CANTECH ... Top Picks for 2014
posted on
Jan 05, 2014 11:38PM
We may not make much money, but we sure have a lot of fun!
NASDAQ MegaCap:
Microsoft (MSFT-Q) is well aligned to the tech replacement cycle with a modern operating system that, unlike in the past, unifies across multiple devices and both personal and work environments.
Canadian Large Cap:
Avigilon (AVO-TSX) is possibly one of the best recent IPOs in the Canadian market. We anticipate continued high revenue growth as Avigilon benefits from CCTV upgrade cycles from low-res analog to HD digital cameras. Additionally, we anticipate that Avigilon will continue to upgrade its solution to deliver stickier platform capabilities such as data analytics for increased recurring revenue.
Canadian Mid-Cap
We believe that our top picks from last year should benefit from accelerating trends from last year.
The Descartes Systems Group (DSG-TSX) should experience higher organic growth as global manufacturing continues to recover (especially throughout northern Europe where manufacturing indices are peaking). As retailing continues to transition online, the company’s new same day delivery business should also contribute to higher organic growth rates. Additionally, we anticipate that the company could execute a significant acquisition within the year, which could drive revenue further.

• Raw data
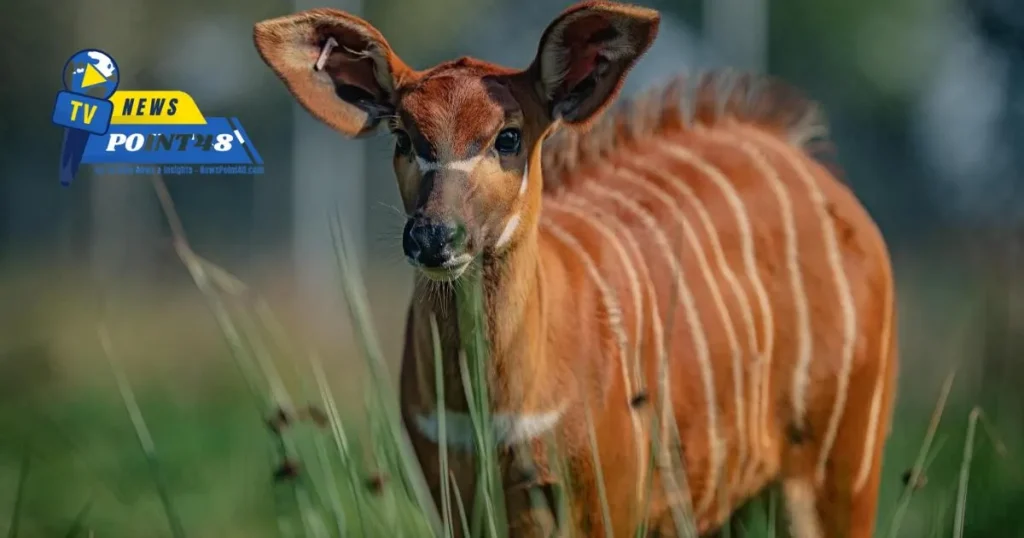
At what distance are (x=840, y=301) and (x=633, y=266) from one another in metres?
0.48

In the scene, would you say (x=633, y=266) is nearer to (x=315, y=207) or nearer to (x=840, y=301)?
(x=840, y=301)

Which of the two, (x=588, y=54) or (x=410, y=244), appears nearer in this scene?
(x=410, y=244)

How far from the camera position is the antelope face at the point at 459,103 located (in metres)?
2.08

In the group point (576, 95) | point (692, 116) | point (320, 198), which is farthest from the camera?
point (320, 198)

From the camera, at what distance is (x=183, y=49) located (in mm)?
4453

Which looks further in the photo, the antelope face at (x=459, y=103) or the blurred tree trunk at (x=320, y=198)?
the blurred tree trunk at (x=320, y=198)

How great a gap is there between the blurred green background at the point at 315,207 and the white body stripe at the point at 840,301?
88cm

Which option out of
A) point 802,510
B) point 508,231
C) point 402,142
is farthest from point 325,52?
point 802,510

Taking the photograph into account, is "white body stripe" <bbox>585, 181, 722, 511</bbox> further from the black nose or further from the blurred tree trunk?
the blurred tree trunk

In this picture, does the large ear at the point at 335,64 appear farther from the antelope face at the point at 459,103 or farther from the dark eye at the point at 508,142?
the dark eye at the point at 508,142

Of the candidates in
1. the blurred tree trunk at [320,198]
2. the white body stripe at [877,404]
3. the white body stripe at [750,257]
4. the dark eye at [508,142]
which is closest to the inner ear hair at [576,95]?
the dark eye at [508,142]

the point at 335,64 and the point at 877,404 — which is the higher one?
the point at 335,64

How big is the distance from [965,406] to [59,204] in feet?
10.3

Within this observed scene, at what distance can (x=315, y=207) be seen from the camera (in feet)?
15.1
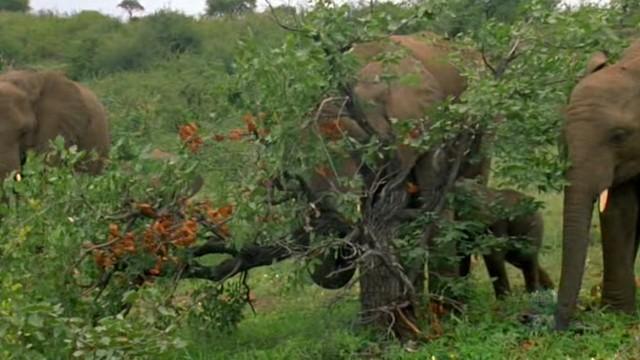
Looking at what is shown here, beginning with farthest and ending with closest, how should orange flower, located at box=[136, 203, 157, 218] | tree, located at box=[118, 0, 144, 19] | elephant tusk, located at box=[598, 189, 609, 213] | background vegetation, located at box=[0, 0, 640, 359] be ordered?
tree, located at box=[118, 0, 144, 19] < elephant tusk, located at box=[598, 189, 609, 213] < orange flower, located at box=[136, 203, 157, 218] < background vegetation, located at box=[0, 0, 640, 359]

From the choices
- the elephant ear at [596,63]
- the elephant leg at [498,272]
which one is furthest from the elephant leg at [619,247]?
the elephant leg at [498,272]

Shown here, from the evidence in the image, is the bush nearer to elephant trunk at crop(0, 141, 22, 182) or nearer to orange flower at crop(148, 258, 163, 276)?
elephant trunk at crop(0, 141, 22, 182)

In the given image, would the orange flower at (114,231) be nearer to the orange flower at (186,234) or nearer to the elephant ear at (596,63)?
the orange flower at (186,234)

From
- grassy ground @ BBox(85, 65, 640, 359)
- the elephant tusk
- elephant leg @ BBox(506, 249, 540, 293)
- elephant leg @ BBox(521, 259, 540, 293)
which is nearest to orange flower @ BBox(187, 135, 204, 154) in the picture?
grassy ground @ BBox(85, 65, 640, 359)

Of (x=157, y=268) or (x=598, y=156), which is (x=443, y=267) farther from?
(x=157, y=268)

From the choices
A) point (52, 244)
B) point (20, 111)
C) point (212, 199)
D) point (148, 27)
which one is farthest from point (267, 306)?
point (148, 27)

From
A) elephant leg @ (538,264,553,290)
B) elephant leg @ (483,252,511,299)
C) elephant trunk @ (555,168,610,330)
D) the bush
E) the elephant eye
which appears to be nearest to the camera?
elephant trunk @ (555,168,610,330)

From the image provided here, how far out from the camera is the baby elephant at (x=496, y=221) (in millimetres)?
6312

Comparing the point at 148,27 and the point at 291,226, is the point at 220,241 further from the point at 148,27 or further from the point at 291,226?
the point at 148,27

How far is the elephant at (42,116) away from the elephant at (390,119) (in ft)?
8.78

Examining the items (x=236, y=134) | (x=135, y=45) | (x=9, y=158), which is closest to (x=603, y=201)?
(x=236, y=134)

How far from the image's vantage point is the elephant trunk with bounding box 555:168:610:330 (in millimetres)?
5621

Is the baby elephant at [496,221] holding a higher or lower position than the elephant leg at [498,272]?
higher

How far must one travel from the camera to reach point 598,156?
5.81 metres
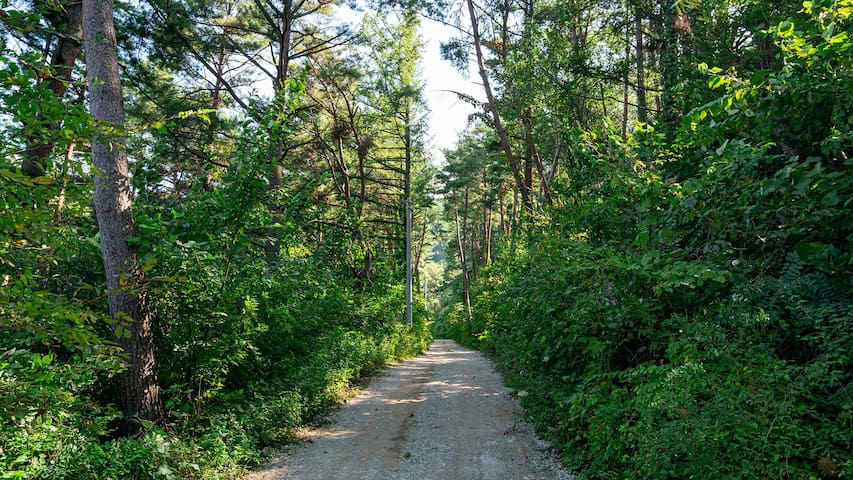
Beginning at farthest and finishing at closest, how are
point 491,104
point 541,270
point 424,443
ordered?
1. point 491,104
2. point 424,443
3. point 541,270

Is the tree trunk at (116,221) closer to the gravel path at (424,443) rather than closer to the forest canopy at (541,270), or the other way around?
the forest canopy at (541,270)

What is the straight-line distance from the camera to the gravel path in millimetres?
5699

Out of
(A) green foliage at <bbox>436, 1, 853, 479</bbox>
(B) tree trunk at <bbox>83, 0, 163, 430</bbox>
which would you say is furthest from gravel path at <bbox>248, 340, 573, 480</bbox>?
(B) tree trunk at <bbox>83, 0, 163, 430</bbox>

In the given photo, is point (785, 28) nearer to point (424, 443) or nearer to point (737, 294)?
point (737, 294)

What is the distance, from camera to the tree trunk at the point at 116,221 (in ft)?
17.7

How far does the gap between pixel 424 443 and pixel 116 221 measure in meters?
4.87

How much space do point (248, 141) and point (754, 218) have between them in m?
5.57

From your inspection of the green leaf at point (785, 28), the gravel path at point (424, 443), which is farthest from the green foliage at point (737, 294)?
the gravel path at point (424, 443)

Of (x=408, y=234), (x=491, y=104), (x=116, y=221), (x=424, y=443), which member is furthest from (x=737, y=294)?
(x=408, y=234)

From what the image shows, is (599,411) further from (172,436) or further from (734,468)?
(172,436)

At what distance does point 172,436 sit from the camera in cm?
527

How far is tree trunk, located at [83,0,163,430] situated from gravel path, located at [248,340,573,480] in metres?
1.61

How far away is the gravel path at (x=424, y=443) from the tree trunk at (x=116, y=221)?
1.61 meters

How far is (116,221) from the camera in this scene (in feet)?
18.1
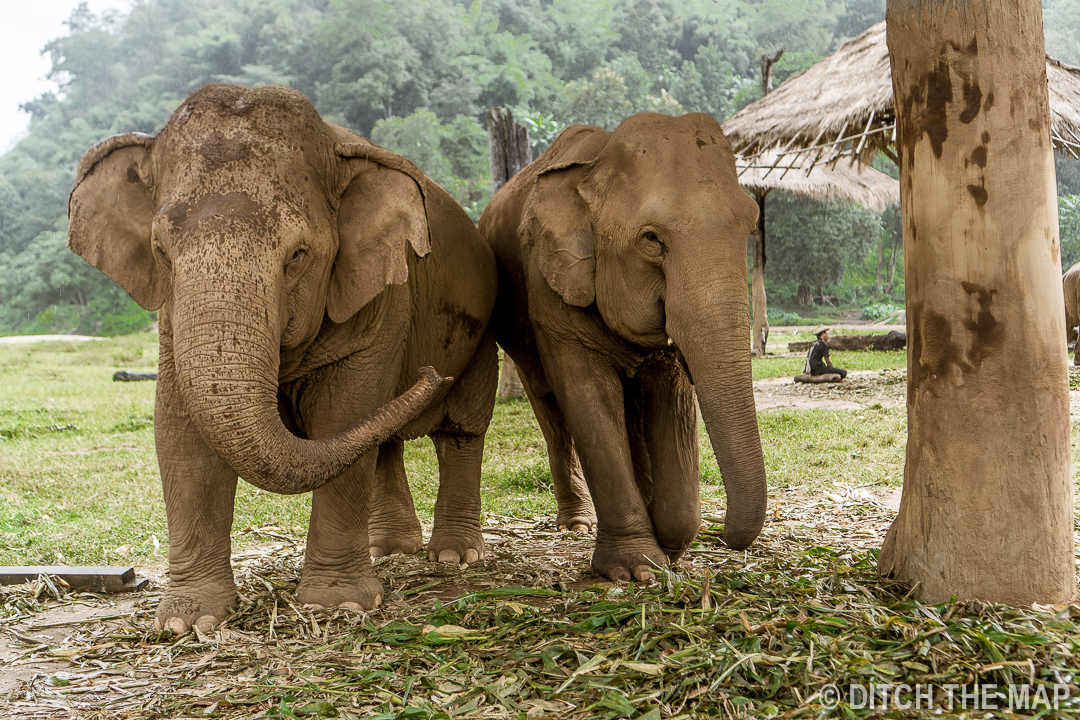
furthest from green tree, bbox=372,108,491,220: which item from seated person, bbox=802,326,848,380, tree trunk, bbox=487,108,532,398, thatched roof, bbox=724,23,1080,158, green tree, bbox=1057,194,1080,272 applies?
tree trunk, bbox=487,108,532,398

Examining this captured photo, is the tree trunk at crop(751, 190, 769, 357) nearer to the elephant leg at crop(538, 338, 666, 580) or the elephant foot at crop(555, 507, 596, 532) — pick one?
the elephant foot at crop(555, 507, 596, 532)

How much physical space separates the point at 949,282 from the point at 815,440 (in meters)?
4.78

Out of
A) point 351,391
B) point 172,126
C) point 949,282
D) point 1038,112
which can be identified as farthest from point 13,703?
point 1038,112

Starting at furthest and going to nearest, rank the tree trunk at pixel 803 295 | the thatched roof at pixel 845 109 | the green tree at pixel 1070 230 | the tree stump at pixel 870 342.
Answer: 1. the tree trunk at pixel 803 295
2. the green tree at pixel 1070 230
3. the tree stump at pixel 870 342
4. the thatched roof at pixel 845 109

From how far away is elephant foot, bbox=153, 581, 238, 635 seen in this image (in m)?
3.71

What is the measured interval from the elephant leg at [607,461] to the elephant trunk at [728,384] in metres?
0.65

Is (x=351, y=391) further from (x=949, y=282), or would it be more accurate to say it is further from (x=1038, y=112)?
(x=1038, y=112)

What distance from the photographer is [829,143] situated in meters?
10.2

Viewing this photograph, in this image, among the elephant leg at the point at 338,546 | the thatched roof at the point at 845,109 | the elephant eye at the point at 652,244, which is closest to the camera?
the elephant eye at the point at 652,244

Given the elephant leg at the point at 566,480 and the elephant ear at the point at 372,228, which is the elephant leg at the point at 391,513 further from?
the elephant ear at the point at 372,228

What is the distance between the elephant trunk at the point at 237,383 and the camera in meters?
3.10

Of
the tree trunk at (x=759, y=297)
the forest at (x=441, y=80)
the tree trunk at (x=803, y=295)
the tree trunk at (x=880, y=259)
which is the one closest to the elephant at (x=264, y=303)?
the tree trunk at (x=759, y=297)

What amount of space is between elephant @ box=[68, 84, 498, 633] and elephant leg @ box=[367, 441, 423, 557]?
1.01m

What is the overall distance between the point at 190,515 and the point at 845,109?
28.6ft
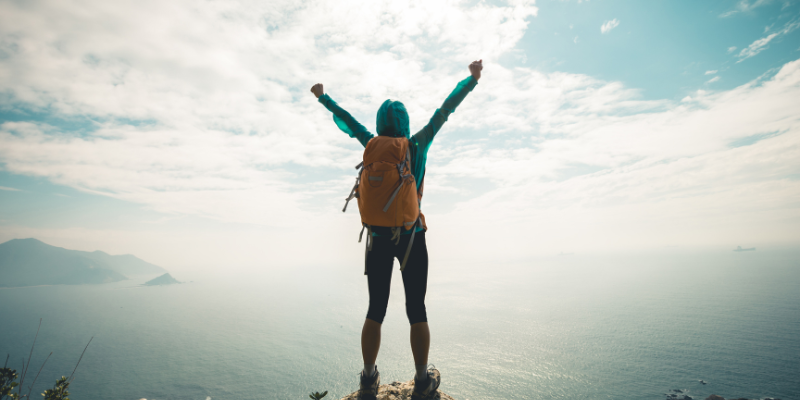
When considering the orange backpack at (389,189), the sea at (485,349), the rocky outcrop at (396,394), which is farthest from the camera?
the sea at (485,349)

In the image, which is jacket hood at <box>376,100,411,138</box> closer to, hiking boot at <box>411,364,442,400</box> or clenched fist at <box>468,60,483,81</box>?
clenched fist at <box>468,60,483,81</box>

• Work instructions
- A) In the post on top tech picks for 2014, which upgrade cycle is Avigilon expected to benefit from?
- B) Continue the post on top tech picks for 2014 from its last sentence.

• Answers per task
- A) CCTV upgrade cycles from low-res analog to HD digital cameras.

- B)
Mitel Networks (MITL-Q) is expected to finalize its acquisition of Aastra (AAH-TSX) early in the New Year. We anticipate that there will be a multiyear upgrade opportunity to transition both North American and European clients to software-based communications solutions.
Redknee Solutions (RKN-TSX) should continue to cross-sell and up-sell customers it acquired in the NSN transaction. We expect that the company will continue to announce meaningful contracts throughout 2014, while we anticipate that recurring revenue should increase due to price increases and to more SaaS deployments.
Canadian Small Cap
Solium Capital (SUM-TSX) should continue to benefit from an acceleration of employment globally, along with better stock markets, and an increasingly dominant position in private equity management. In particular, SUM could report exceptional results in Q1 when employees transact most actively. We also believe that after recently raising a little over $20M of capital, the company has sufficient cash and equivalents available to potentially acquire regional equity compensation portfolios in Europe and the United States.
Guestlogix (GXI-TSX) is at an early stage of rolling out its onboard payment system with In Flight Entertainment (IFE) vendors Thales and Panasonic Avionics. The rollout, along with deployments to Chinese airlines could add over $10M to its topline and more than double 2013 earnings in 2014. We don’t think that this potential is priced into the stock.
QHR (QHR-TSX) after selling its hospital management business to Logibec, QHR is positioned as a pure play EMR vendor with the potential to expand via acquisition in both Canada and the United States. We believe that revenue multiples should expand because a higher percentage of revenue is recurring, and more earnings leverage is likely in outlying fiscal years.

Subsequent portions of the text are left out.